» Stated problem:
Please retype the rows that begin at the line containing "Is point (326, 509)" and run through the final line of the rows, changing nothing.

» Dataset records:
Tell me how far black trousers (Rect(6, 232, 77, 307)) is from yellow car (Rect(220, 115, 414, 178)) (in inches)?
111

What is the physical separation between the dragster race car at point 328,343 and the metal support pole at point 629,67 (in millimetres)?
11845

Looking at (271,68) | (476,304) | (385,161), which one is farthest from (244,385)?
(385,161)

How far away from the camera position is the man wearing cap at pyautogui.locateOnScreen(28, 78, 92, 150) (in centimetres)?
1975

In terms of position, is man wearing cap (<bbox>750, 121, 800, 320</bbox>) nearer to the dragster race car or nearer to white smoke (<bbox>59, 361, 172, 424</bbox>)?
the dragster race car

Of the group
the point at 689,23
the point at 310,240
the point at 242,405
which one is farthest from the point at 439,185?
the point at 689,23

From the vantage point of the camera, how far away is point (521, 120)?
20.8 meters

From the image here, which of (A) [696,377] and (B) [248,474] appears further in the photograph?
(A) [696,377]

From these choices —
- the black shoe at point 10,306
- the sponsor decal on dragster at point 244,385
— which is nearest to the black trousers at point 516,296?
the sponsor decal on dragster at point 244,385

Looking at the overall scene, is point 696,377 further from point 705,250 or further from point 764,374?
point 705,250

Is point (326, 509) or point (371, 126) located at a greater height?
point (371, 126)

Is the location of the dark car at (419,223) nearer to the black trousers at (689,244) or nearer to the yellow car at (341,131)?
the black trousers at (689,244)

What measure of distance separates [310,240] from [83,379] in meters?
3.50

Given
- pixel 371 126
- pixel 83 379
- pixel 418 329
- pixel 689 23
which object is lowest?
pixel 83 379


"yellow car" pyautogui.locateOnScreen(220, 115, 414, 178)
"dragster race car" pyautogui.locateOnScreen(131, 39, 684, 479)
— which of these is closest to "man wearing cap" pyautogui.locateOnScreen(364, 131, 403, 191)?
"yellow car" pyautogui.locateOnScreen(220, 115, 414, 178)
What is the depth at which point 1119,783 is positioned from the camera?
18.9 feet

» Task solution:
Is point (326, 509) or point (371, 126) located at a greater height?
point (371, 126)

Is the location of the dark car at (419,223) nearer to the black trousers at (689,244) or nearer to the yellow car at (341,131)?
the black trousers at (689,244)

What measure of distance separates [310,240] from [83,379] in meters?
3.50

Given
- pixel 371 126
- pixel 83 379
- pixel 418 329
- pixel 689 23
which object is lowest?
pixel 83 379


"yellow car" pyautogui.locateOnScreen(220, 115, 414, 178)
"dragster race car" pyautogui.locateOnScreen(131, 39, 684, 479)
— which of these is closest to "man wearing cap" pyautogui.locateOnScreen(364, 131, 403, 191)?
"yellow car" pyautogui.locateOnScreen(220, 115, 414, 178)
What is the depth at which point 1119,783 is positioned from the camera?
18.9 feet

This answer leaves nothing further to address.